As everyone else has said the solution to your problem is a roller door and there's no real getting away from the fact that it's going to cost money to do it properly.

How smooth and flat is your driveway in front of the garage? If its perfectly smooth and level then maybe a wheel on the door would work but any undulation or bumps will put a lot of stress through a door not designed for it. Also how's the brick work you'd hang it from? that'll need to be pretty strong i'd have thought.
 
Assume you are aware you can purchase replacements which change an overhead to two hinged doors - often nearly identical. See our before and afterwards pictures. It means you can open one or both half doors and use it as a normal door entry. The company that did this for us said these were currently incredibly popular and nearly all for garage conversions - can post pictures of mine if that helps. We only insulated, replaced the doors, new floor and ceiling. It is used for storage/gym not as a 'habitable' room. Incidentally the doors we purchased are insulated.
Edit: realise now I cannot attach image other than as a link. So apologies - no images..
 
sure, but was hoping to take the easy and cheaper option of using what I already have.

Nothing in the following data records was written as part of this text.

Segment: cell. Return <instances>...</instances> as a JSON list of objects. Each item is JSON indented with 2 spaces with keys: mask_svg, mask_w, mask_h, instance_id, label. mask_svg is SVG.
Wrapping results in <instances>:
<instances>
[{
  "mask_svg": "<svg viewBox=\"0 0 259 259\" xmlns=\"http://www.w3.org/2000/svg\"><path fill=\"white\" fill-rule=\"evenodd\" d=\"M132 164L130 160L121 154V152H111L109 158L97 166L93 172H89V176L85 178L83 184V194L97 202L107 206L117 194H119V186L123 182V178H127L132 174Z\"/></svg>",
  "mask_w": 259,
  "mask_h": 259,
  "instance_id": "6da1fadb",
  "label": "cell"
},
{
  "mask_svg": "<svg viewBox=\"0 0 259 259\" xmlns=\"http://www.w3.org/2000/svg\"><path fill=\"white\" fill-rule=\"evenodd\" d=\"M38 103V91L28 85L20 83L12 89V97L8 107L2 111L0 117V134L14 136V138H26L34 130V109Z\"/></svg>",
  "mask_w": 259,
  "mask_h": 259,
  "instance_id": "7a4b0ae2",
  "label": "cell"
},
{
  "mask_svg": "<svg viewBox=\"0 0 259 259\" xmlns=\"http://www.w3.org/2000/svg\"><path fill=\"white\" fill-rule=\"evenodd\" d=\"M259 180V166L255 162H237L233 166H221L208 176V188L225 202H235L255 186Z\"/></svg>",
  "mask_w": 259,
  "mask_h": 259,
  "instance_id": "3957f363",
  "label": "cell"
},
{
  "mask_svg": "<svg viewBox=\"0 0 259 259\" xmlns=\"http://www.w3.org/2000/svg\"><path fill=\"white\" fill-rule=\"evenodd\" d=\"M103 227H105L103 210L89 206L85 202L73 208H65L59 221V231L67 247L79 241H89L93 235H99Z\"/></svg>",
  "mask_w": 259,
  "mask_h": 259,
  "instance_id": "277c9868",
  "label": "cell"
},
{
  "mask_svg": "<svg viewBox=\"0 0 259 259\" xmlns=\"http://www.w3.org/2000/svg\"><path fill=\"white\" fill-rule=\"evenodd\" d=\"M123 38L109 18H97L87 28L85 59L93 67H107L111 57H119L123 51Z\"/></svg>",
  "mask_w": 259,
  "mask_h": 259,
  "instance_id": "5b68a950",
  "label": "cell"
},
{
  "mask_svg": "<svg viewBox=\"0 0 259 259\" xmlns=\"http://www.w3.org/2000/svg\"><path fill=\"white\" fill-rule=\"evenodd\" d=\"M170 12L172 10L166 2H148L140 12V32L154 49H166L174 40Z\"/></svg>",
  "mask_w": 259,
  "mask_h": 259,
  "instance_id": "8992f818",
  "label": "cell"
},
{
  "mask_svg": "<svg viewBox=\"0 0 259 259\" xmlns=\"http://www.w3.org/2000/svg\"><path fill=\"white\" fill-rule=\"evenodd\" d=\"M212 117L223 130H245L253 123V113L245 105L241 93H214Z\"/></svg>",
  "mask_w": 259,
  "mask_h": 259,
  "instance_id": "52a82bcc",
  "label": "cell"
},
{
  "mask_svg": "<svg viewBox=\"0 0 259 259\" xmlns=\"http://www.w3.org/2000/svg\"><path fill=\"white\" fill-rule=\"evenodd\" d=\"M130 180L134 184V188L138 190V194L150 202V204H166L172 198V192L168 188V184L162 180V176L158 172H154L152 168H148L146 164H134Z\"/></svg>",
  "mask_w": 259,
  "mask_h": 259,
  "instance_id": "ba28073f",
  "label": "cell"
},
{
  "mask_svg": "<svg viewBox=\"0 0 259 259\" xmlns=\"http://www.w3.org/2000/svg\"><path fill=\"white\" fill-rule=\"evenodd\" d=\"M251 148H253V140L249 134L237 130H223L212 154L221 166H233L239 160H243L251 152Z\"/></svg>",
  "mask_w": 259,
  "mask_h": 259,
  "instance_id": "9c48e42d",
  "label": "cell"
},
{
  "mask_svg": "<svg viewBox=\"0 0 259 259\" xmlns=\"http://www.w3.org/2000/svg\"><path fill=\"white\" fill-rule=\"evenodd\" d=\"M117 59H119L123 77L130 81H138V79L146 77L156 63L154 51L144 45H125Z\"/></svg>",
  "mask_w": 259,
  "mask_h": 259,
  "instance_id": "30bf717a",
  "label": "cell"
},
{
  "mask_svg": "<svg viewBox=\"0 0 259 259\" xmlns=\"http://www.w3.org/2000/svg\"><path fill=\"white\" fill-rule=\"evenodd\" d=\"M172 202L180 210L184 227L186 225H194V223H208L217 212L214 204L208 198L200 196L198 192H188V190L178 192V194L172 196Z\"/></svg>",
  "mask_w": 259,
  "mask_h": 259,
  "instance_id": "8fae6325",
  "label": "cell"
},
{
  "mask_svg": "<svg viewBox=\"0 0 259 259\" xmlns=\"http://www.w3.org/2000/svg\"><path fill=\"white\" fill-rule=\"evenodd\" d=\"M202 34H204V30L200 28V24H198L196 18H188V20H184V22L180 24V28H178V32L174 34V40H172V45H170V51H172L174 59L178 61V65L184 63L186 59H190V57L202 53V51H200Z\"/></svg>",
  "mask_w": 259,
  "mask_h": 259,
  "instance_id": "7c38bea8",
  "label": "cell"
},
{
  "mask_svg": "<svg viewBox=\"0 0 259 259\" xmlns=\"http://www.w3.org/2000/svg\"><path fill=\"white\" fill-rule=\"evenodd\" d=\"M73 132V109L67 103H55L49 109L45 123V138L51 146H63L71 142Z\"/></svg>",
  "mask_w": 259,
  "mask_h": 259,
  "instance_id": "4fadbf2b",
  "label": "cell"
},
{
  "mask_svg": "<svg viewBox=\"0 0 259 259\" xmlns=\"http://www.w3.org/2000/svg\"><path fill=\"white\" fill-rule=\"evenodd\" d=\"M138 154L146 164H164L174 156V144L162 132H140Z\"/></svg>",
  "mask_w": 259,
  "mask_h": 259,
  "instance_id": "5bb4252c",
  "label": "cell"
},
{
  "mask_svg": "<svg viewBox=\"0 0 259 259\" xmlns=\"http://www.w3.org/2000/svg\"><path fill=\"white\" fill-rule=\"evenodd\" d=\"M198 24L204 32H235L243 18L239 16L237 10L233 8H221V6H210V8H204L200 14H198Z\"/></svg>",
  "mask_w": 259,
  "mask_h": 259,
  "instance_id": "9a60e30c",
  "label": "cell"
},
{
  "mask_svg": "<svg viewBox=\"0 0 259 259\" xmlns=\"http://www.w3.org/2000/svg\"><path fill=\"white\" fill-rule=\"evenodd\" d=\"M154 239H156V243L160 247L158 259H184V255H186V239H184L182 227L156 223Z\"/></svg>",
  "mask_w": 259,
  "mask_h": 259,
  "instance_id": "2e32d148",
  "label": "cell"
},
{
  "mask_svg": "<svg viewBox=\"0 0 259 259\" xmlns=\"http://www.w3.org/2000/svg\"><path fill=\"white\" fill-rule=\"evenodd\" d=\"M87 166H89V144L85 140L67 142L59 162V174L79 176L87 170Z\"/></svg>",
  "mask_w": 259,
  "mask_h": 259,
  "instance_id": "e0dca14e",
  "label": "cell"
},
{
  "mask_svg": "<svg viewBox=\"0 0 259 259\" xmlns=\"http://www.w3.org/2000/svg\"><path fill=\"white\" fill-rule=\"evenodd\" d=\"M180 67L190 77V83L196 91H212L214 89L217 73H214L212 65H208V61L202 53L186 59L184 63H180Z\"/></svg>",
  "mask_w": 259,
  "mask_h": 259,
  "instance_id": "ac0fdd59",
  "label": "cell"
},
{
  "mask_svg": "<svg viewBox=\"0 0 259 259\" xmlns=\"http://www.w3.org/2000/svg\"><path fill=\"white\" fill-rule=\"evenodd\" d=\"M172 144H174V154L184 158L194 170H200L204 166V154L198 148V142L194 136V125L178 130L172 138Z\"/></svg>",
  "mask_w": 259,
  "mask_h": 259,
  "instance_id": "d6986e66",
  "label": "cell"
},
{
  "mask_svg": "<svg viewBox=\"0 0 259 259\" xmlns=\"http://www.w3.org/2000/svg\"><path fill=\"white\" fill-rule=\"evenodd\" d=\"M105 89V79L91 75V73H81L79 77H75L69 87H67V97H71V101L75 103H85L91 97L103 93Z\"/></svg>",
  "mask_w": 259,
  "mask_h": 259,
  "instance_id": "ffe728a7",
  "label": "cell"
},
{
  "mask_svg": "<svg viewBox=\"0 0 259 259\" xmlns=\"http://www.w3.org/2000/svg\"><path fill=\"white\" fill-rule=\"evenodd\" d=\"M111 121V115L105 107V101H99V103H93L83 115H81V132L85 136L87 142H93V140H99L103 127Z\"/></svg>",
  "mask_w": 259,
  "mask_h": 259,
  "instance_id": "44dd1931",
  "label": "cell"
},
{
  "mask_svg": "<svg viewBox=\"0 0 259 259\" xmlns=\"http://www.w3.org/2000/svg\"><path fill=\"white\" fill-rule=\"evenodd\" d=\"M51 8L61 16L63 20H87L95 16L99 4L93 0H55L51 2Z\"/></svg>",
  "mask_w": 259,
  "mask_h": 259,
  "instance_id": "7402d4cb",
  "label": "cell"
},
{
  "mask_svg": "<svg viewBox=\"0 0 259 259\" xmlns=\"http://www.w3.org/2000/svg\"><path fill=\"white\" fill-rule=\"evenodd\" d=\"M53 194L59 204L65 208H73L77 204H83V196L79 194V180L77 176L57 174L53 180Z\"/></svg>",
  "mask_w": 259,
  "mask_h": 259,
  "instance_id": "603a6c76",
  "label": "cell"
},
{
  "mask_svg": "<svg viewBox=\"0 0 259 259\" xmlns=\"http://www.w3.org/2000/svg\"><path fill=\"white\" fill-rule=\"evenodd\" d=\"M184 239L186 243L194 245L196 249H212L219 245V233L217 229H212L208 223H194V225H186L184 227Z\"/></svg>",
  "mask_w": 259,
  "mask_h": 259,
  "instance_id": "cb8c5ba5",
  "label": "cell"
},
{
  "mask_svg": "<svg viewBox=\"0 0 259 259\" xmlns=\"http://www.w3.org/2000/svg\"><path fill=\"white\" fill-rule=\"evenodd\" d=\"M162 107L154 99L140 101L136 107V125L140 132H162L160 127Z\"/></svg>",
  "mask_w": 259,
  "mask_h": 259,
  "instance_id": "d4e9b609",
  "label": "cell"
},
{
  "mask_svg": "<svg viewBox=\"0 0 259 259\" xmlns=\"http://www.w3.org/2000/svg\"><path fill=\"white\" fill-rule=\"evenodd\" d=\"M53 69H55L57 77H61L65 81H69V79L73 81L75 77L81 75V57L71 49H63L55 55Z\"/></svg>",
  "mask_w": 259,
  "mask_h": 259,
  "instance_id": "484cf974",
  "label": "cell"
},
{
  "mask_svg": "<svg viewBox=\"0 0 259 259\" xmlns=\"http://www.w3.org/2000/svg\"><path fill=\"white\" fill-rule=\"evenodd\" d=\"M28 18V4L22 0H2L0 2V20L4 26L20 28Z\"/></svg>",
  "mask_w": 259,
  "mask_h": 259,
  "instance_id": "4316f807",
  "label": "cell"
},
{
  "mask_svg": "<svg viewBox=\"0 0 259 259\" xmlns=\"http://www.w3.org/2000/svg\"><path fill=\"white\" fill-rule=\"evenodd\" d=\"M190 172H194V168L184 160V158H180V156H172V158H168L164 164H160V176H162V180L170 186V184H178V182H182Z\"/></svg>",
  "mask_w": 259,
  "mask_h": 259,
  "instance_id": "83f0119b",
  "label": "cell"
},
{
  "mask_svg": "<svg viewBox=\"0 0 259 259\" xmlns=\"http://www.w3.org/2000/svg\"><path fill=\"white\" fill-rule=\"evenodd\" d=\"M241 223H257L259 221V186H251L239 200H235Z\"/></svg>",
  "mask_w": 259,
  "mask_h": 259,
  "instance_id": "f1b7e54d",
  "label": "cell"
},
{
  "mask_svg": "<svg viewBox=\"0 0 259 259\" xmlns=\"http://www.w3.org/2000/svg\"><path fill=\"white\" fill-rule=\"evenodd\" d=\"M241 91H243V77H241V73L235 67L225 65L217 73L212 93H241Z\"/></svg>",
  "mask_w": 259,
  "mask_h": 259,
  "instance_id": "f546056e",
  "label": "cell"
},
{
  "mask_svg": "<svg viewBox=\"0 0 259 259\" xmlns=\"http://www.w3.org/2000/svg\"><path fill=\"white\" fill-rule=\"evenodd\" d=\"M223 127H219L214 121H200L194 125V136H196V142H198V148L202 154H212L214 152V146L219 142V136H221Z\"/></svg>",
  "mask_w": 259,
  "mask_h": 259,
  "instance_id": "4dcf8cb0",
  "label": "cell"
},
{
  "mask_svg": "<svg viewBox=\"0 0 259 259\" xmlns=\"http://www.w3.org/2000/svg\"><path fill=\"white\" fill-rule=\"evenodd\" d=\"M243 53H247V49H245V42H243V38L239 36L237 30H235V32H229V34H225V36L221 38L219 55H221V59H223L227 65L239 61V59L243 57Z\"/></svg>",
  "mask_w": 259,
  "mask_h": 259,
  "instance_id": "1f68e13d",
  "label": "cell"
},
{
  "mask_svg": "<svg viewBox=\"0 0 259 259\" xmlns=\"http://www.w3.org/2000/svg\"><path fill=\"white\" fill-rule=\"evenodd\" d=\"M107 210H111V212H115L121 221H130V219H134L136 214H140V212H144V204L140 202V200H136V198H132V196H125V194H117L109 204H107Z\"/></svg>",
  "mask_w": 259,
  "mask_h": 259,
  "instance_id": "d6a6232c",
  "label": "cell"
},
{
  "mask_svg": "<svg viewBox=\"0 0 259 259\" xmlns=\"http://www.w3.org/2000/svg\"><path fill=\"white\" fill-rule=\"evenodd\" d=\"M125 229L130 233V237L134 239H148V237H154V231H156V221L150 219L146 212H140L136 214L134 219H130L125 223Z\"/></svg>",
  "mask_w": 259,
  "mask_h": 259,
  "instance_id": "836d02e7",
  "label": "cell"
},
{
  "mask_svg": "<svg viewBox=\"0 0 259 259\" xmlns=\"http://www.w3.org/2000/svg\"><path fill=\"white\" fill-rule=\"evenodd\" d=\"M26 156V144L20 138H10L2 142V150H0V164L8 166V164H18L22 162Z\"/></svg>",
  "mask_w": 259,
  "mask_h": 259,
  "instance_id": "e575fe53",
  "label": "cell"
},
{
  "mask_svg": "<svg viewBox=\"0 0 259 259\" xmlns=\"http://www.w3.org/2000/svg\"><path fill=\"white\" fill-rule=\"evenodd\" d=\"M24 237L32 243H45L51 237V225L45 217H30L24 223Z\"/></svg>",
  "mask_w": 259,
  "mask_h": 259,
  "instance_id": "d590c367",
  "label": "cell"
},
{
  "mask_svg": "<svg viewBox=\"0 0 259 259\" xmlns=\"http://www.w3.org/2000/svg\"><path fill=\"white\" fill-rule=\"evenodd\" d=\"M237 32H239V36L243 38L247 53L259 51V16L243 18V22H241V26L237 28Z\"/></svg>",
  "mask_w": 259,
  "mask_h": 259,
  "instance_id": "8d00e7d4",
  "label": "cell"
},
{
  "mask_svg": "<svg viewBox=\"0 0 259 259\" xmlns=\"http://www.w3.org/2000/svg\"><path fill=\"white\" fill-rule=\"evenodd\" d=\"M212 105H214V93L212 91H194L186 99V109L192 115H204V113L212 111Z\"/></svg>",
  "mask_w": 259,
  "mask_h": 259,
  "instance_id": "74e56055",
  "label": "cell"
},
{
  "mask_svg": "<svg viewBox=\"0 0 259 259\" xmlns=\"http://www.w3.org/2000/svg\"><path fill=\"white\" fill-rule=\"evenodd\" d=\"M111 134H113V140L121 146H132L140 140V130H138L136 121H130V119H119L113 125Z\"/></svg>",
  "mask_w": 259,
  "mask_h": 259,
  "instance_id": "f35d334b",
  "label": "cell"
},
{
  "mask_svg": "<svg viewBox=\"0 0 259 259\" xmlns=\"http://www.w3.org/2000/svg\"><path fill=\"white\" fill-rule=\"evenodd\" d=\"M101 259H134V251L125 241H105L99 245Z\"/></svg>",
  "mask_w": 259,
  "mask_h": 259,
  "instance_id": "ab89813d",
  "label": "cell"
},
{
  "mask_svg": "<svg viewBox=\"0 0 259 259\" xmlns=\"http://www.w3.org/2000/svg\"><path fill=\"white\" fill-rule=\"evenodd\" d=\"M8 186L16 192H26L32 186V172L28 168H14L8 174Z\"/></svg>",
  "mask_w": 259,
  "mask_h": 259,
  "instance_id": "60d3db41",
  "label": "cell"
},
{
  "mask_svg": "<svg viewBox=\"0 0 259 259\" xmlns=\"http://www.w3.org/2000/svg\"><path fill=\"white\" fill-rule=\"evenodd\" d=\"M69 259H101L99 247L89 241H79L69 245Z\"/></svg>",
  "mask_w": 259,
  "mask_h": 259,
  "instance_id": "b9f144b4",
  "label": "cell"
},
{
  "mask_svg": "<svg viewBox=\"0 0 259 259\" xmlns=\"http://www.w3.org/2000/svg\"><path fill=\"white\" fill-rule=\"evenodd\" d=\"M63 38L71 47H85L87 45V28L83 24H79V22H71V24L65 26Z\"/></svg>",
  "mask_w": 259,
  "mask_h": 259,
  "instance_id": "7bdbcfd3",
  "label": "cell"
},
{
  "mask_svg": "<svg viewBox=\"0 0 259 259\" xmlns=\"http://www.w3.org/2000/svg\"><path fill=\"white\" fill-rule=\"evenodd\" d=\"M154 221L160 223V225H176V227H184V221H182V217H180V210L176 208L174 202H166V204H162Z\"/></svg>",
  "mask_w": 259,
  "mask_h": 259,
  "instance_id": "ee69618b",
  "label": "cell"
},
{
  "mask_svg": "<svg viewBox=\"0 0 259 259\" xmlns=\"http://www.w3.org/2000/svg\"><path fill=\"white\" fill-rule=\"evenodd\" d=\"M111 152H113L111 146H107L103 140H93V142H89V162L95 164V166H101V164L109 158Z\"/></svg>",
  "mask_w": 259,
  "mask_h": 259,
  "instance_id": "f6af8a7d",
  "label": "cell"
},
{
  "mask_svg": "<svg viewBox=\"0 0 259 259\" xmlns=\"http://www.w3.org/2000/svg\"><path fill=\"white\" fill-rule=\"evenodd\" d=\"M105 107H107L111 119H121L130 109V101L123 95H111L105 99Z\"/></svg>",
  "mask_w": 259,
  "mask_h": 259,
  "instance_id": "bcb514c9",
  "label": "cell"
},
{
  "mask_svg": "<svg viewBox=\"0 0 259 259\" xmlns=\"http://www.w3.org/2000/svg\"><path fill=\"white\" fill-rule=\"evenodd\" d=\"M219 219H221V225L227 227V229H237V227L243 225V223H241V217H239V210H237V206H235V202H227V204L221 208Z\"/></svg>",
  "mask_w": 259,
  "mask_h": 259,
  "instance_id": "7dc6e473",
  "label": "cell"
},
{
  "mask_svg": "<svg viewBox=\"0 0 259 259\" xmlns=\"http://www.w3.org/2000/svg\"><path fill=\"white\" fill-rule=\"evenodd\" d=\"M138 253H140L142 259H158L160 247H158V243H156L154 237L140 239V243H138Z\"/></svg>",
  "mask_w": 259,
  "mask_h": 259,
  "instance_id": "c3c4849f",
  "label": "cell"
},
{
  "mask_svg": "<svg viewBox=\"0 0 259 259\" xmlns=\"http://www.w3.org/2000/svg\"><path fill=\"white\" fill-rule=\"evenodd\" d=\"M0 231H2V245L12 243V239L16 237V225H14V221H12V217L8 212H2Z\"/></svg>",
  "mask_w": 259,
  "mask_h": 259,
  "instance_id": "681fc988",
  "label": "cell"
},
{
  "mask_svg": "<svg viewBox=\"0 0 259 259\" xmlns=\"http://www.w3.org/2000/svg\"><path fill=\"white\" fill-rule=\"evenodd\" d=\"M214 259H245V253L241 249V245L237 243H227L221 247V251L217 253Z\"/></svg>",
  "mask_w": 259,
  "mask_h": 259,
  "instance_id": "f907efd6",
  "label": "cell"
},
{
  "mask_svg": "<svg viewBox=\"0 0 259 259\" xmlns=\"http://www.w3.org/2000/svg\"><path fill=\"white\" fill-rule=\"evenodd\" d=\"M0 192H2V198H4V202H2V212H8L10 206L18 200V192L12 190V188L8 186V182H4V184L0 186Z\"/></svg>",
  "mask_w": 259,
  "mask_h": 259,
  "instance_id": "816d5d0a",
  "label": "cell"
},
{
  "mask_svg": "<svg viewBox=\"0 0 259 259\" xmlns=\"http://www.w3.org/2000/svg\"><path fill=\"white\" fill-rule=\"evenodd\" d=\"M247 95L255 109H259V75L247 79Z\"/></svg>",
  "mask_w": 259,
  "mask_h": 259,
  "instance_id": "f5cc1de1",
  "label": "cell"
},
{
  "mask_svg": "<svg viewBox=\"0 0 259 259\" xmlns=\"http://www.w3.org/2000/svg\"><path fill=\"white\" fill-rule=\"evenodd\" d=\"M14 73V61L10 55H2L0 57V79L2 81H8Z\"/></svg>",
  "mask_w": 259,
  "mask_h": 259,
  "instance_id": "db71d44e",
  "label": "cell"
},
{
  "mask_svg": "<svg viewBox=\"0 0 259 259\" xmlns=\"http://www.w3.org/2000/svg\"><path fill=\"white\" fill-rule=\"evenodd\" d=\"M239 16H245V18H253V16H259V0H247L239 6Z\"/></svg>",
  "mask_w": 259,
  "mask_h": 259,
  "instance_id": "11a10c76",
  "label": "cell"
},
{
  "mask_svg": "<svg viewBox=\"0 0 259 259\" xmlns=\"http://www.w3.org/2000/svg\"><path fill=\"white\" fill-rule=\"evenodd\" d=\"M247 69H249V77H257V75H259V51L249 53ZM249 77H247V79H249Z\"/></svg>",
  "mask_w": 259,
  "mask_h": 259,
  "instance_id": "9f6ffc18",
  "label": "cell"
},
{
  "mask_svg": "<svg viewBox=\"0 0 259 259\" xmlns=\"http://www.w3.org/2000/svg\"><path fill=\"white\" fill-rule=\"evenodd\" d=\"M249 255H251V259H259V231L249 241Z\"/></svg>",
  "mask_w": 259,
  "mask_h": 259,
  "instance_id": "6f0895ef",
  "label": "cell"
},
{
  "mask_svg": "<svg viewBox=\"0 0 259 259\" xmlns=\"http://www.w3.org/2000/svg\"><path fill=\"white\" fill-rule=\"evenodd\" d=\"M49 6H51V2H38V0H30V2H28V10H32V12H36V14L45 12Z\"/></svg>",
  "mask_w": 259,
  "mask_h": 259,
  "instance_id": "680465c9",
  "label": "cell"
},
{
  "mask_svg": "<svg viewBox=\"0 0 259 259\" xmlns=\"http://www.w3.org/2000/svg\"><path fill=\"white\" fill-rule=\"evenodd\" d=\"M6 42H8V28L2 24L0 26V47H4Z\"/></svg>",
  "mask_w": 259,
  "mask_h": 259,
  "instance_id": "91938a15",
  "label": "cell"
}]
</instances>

Roller not an option as there's no space for the box.

Hinged, I've considered the one I have, diy wooden, two hinged, half fixed / half slider, triple glazed sliders... more or less everything. Even brick laying the opening so I can use the space.

The option I was considering was £60 while buying half decent doors for that width is nothing less than £1500. Plus having to dispose of the one I have.

But anyway, all good comments and recommendations, so thank you all.